Task to carry out >>
Pick up the forum thread about Uber's live chat support after its final line and write what comes next.

Looks like they're utilizing another companies chat software or the write-up for it because they didn't bother making it company specific.

Kind of funny that that chat software seems to return so many porn websites apparently utilizing it.


----------



## Kumah Dormenyo

hello good afternoon i just came to register for uber drivers account but the link given to me to answer the questions is not working please what do i do now?
tanks


----------



## King George

Hi


----------



## Kumah Dormenyo

hello please i wrote an exams and want to confirm if i have pass and know the time for my trainin
ng thanks


----------



## peteyvavs

Samename said:


> I think that the app being avail on personal phone was necessary improvement, and now they are offering live chat support. Can't wait to see some screenshots of conversations!
> 
> Here is email I just got:
> 
> Over the past 3 months, the Uber SD team has been meeting with Driver-Partners to ask for your feedback on partnering with Uber. We have recorded your comments, and worked to develop creative solutions that make partnering with us easier.​
> Email response time was one of the most common complaints in our roundtable meetings, and partners asked for access to live-support. We agree that our process could be improved, and*we're happy to announce the launch of Live Chat support on (link expired to driveubersd.com)*​
> Beginning today, you can visit the partners website (link expired) for support on many of the most common questions we see from our partners.​
> How To Use Live Chat
> 
> 
> 
> 
> 
> 
> 
> 
> 
> 
> *FAQ's:
> 
> What Hours Will Live Chat Be Available?*
> 
> Our goal is to have Live Chat available as often as possible, but to start out we'll have chat representatives available from 9 AM - 5 PM, except during Office Hours. Anytime you see the chat box available on the site, you can ask questions. If we're not available, you can still [email protected] with your questions.
> 
> *What Question Topics will be Covered On Live Chat?*
> 
> We will do our best to answer any questions related to your account, but we cannot make changes to banking or account information, adjust trip fares, move driver accounts between partners, or modify other private information. For those issues, please continue to write us at [email protected]
> 
> *What Are Some Typical Questions Which Can Be Resolved On Live Chat?*
> 
> What is the status of my application?
> 
> How do I download the Partner App on my personal device?
> 
> Phone and tech troubleshooting.
> 
> Questions about the Uber platform.

Data for interpreting graphs
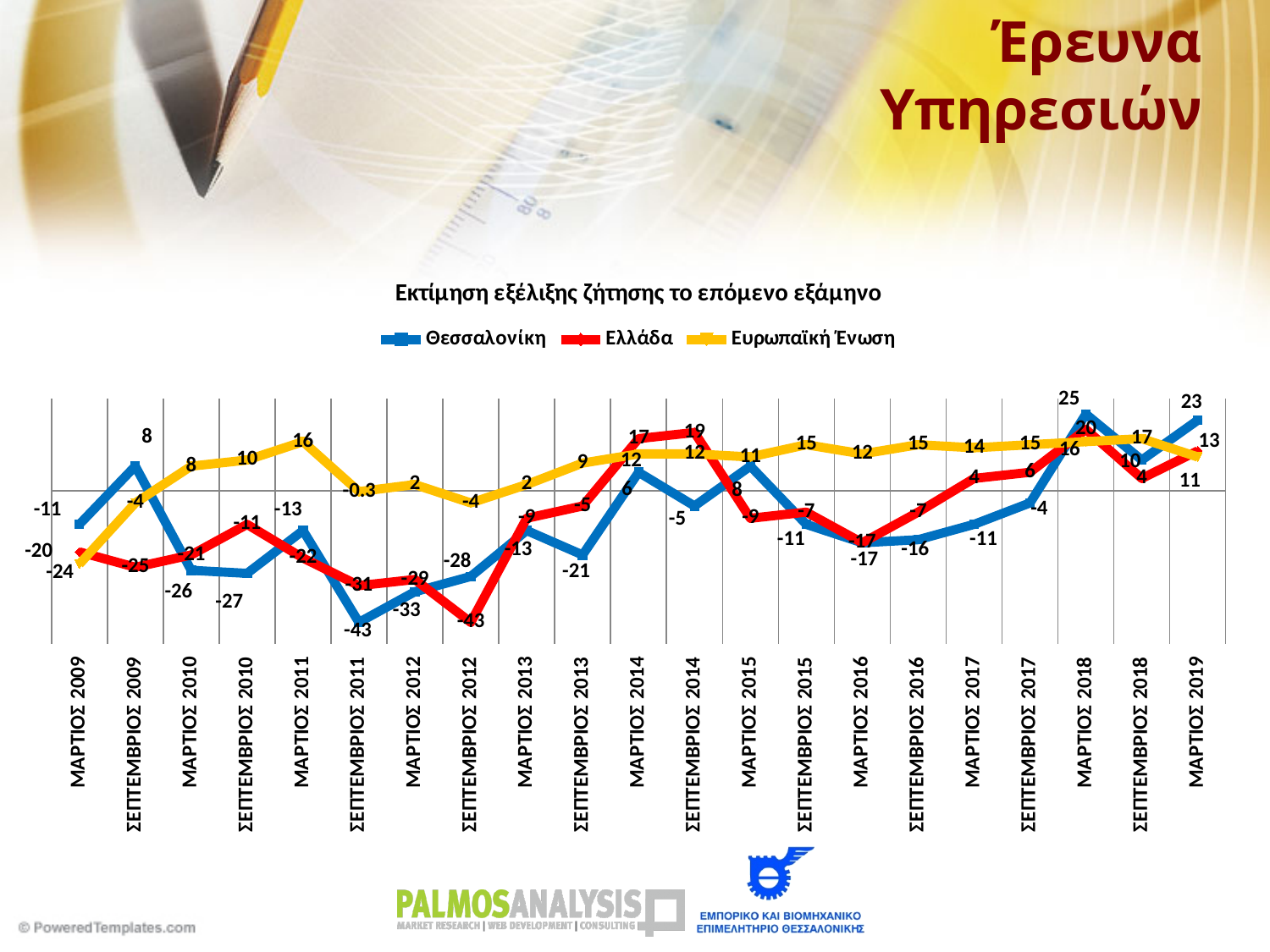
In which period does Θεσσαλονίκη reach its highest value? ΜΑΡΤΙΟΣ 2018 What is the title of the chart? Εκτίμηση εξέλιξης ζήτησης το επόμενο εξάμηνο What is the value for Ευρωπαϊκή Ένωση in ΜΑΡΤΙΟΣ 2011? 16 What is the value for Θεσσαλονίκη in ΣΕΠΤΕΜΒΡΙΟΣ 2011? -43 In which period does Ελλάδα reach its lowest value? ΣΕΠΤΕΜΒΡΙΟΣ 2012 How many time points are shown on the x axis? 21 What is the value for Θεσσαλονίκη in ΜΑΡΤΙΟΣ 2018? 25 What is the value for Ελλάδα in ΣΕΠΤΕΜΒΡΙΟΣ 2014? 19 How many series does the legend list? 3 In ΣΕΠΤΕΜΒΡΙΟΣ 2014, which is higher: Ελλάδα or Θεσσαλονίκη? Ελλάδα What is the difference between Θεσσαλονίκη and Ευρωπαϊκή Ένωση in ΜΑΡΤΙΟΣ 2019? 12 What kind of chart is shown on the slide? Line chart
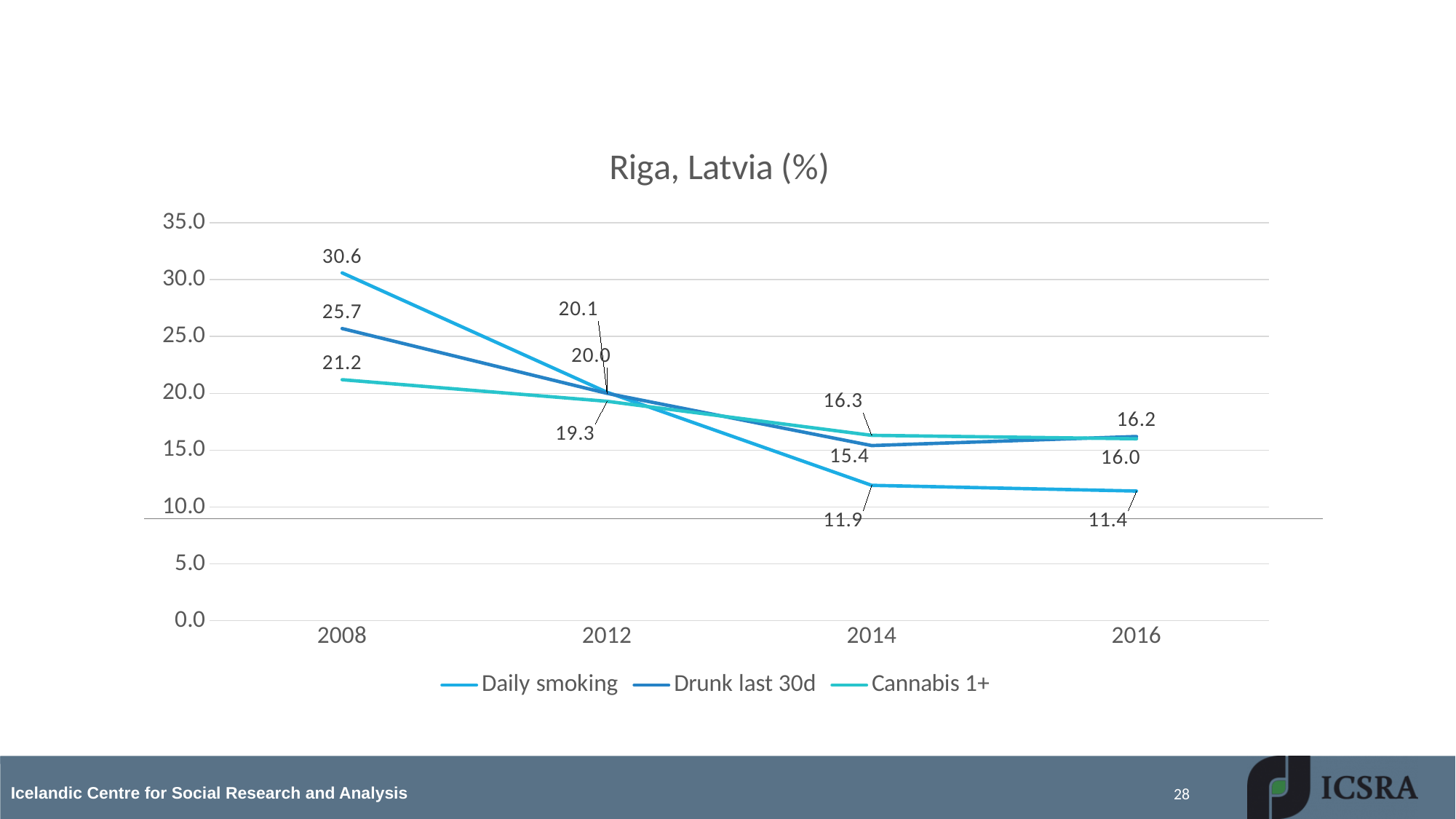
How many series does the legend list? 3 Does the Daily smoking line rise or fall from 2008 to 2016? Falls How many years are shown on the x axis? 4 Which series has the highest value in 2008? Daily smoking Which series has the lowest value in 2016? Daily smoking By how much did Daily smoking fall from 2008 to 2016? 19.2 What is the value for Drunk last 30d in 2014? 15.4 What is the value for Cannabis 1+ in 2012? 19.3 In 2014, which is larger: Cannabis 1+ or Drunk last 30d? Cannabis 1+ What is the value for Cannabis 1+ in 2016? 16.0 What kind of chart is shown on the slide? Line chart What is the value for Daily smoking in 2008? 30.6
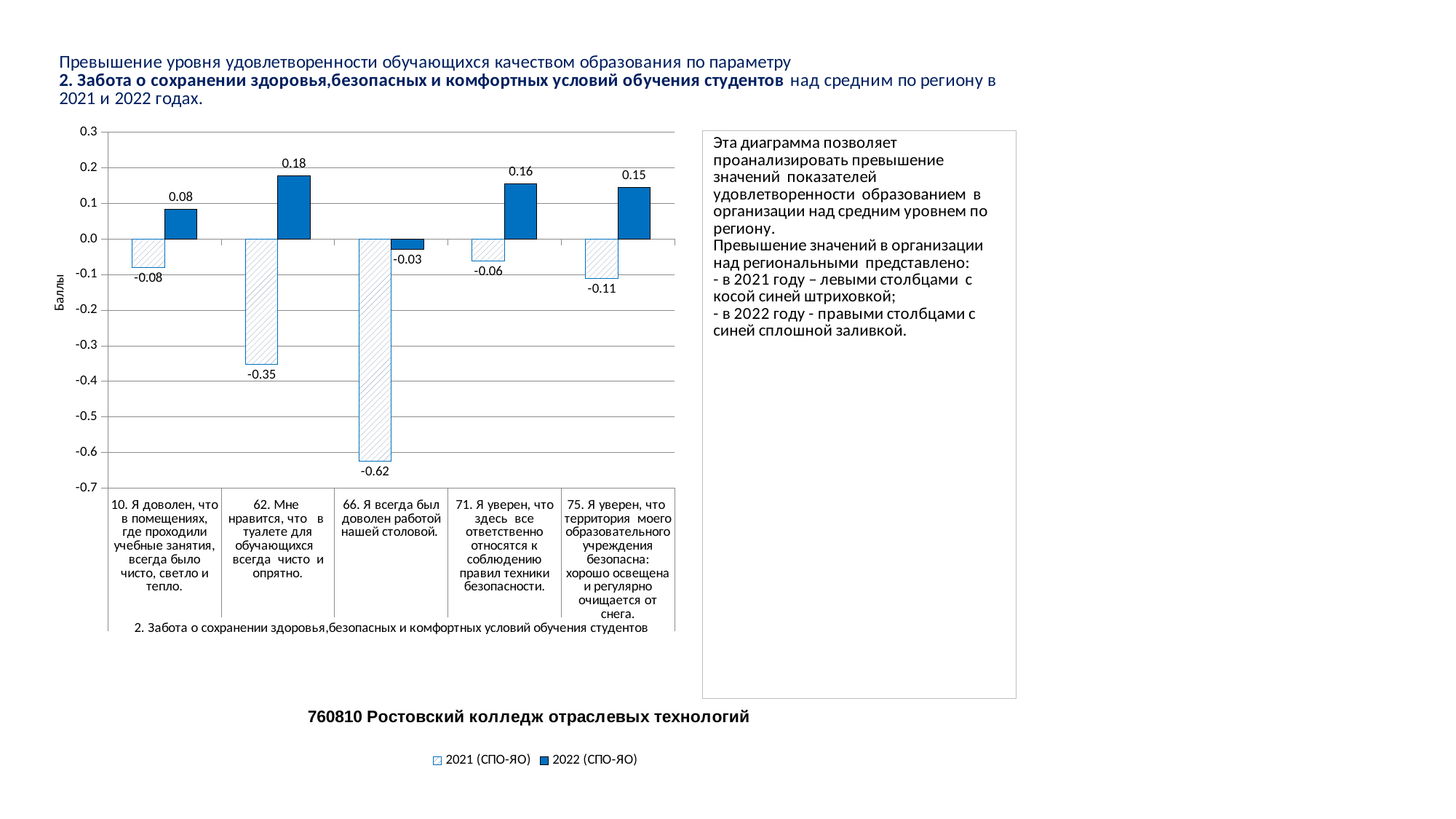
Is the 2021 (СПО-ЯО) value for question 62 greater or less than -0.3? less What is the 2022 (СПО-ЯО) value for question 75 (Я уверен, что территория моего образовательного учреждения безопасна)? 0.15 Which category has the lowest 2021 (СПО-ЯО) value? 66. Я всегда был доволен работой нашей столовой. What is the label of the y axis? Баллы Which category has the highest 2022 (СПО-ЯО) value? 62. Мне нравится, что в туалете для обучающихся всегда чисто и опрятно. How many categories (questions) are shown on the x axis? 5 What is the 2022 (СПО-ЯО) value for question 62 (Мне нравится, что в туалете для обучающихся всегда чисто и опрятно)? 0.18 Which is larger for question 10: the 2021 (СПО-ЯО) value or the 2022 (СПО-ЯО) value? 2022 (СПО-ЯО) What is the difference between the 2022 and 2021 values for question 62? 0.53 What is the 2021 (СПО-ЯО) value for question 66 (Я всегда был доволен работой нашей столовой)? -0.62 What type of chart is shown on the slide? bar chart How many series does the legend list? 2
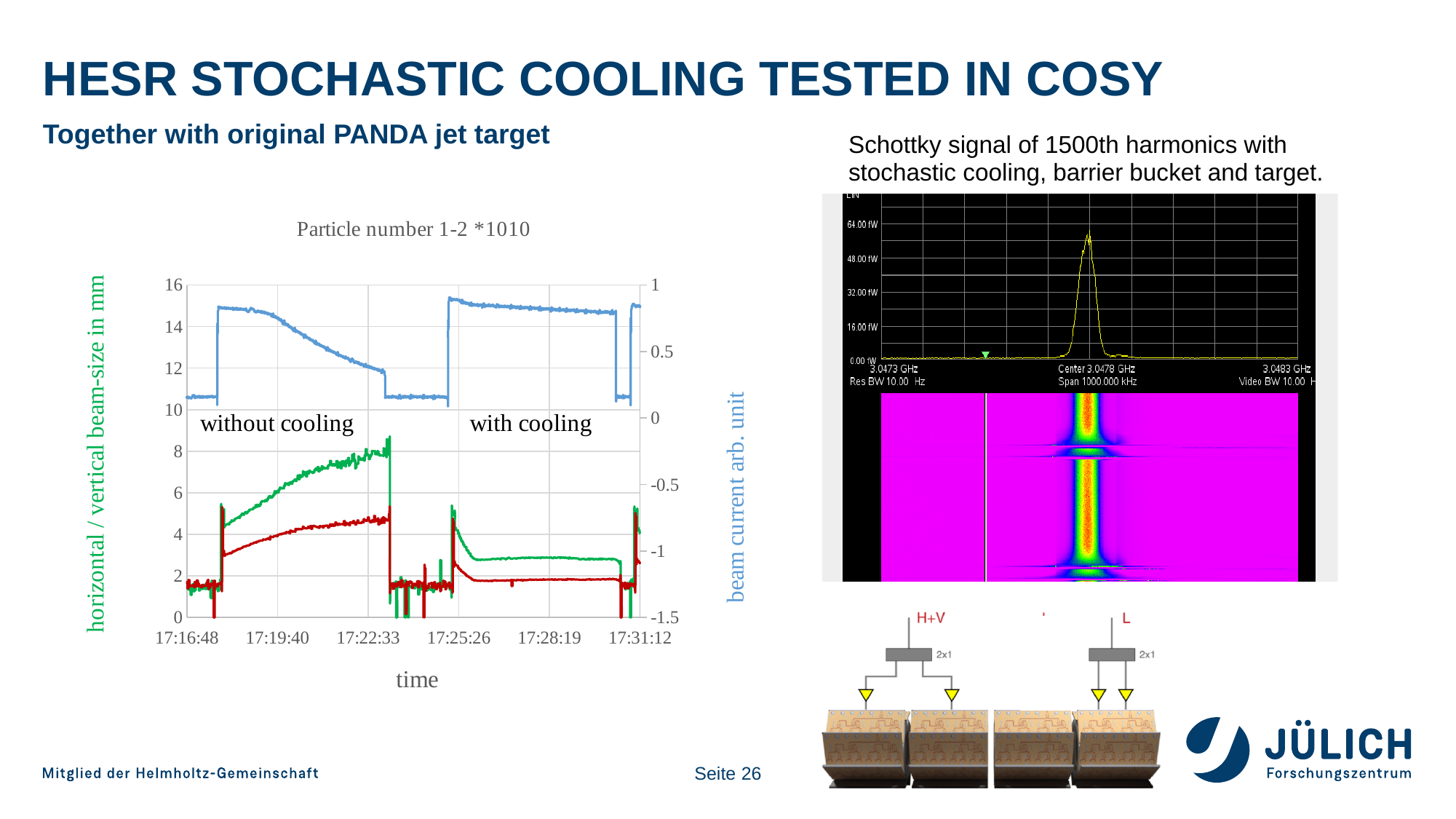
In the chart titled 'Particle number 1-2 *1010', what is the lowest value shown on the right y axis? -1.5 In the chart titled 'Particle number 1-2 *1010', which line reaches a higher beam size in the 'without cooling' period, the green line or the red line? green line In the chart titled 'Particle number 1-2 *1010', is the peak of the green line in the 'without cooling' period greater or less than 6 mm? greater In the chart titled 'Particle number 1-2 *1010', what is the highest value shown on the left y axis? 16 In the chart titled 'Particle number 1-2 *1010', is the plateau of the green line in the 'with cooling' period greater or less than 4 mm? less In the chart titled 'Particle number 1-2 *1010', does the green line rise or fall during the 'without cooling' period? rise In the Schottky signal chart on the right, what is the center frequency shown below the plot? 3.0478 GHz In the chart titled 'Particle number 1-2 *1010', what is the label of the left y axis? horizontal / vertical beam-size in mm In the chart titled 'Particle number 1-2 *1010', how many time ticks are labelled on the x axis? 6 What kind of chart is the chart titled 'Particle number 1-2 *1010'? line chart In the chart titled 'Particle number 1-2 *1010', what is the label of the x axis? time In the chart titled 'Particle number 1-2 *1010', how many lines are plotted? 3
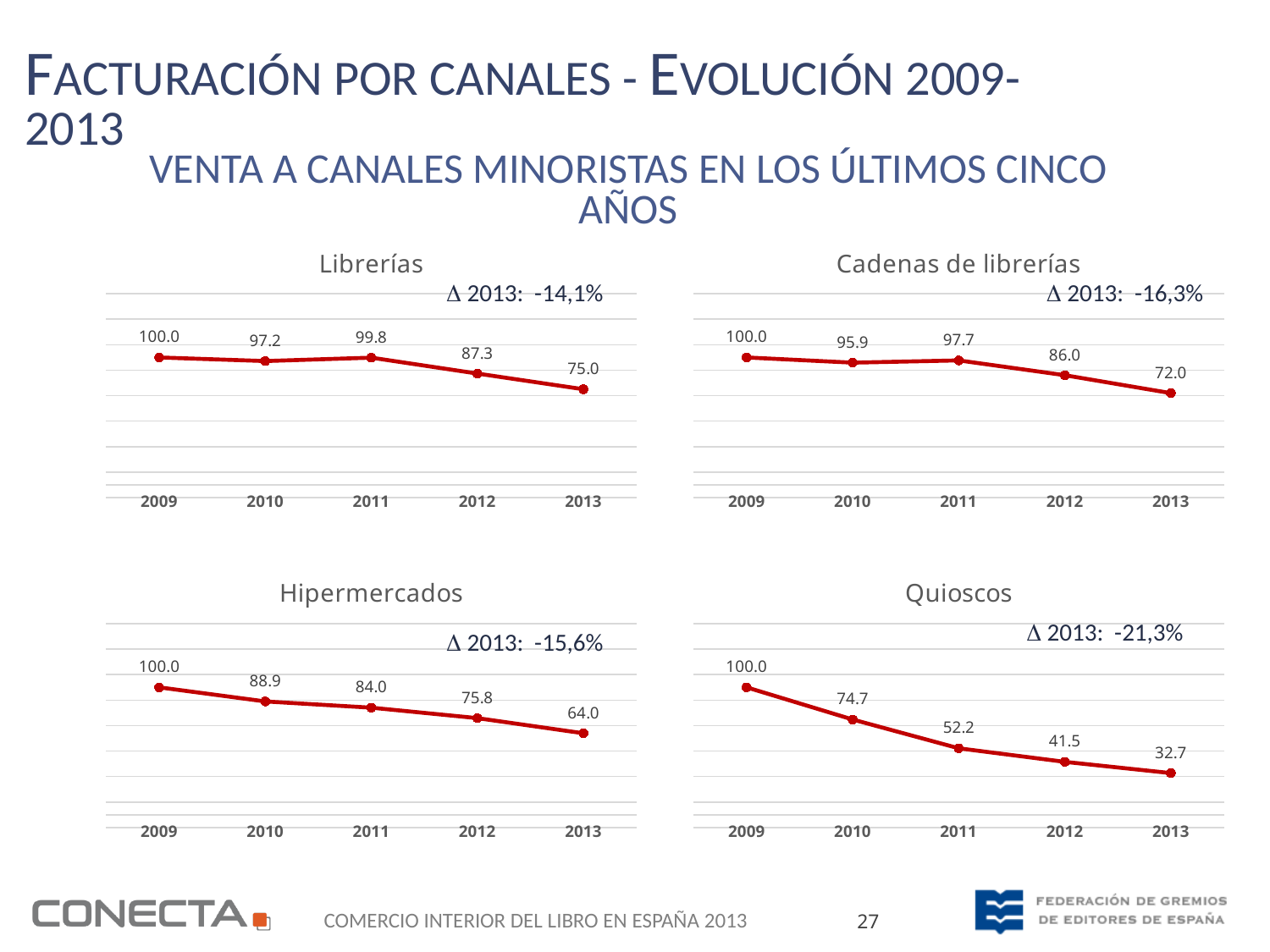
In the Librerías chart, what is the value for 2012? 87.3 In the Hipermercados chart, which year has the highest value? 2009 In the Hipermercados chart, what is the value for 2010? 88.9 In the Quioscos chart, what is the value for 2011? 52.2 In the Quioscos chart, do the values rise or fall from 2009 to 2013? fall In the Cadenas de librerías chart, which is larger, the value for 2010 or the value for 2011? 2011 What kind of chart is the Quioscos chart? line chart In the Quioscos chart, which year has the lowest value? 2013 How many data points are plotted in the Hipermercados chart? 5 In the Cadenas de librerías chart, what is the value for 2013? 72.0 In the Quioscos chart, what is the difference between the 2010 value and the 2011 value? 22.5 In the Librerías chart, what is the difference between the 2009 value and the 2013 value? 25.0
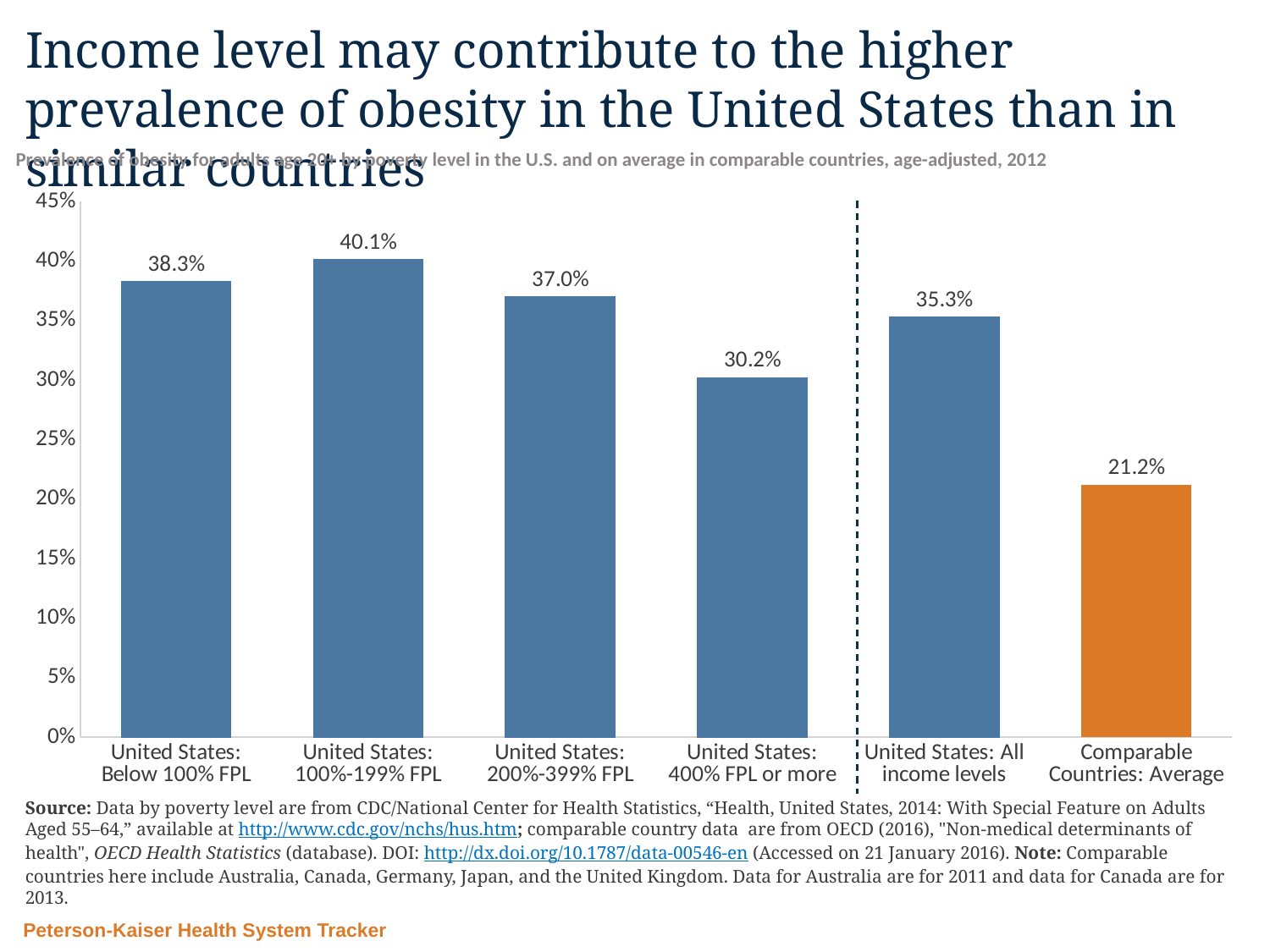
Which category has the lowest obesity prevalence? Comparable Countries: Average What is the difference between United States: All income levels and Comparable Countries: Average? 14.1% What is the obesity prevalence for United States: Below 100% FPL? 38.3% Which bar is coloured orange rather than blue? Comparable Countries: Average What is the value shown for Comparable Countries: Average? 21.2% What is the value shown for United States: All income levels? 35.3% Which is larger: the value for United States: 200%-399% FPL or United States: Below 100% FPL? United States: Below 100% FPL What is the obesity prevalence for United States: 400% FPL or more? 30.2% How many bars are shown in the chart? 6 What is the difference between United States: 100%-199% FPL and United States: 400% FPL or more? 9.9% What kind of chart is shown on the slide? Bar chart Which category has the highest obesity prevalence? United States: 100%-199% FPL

Answer space >>
> 
> ***
> 
> We're excited about this announcement, and hope that you'll take advantage of this new feature of the partner site to address your questions and chat with us. Please let us know if you have any questions - you can always reach us on live chat or at [email protected].
> 
> Uber on,
> 
> Uber San Diego


You'll still have to email them for your tube of lube.



ndubuisi nelson said:


> hello everyone am happy to be here


You won't be for long ?



Kumah Dormenyo said:


> hello good afternoon i just came to register for uber drivers account but the link given to me to answer the questions is not working please what do i do now?
> tanks


Find another job.


----------



## TwoFiddyMile

We aren't hiring any new drivers, go home.


----------



## Stephen Amakpa

please i got a message that of my documents has expired, but it has not, those documents are for the old cars am no more driving them. i also paid my services fee, and it has not yet reflected, kindly help me out. thanks


----------



## reg barclay

Stephen Amakpa said:


> please i got a message that of my documents has expired, but it has not, those documents are for the old cars am no more driving them. i also paid my services fee, and it has not yet reflected, kindly help me out. thanks


Welcome to the forum. Is it possible you mistakenly thought this site was affiliated with Uber? The site is for driver discussion, and has no connection to the company Uber.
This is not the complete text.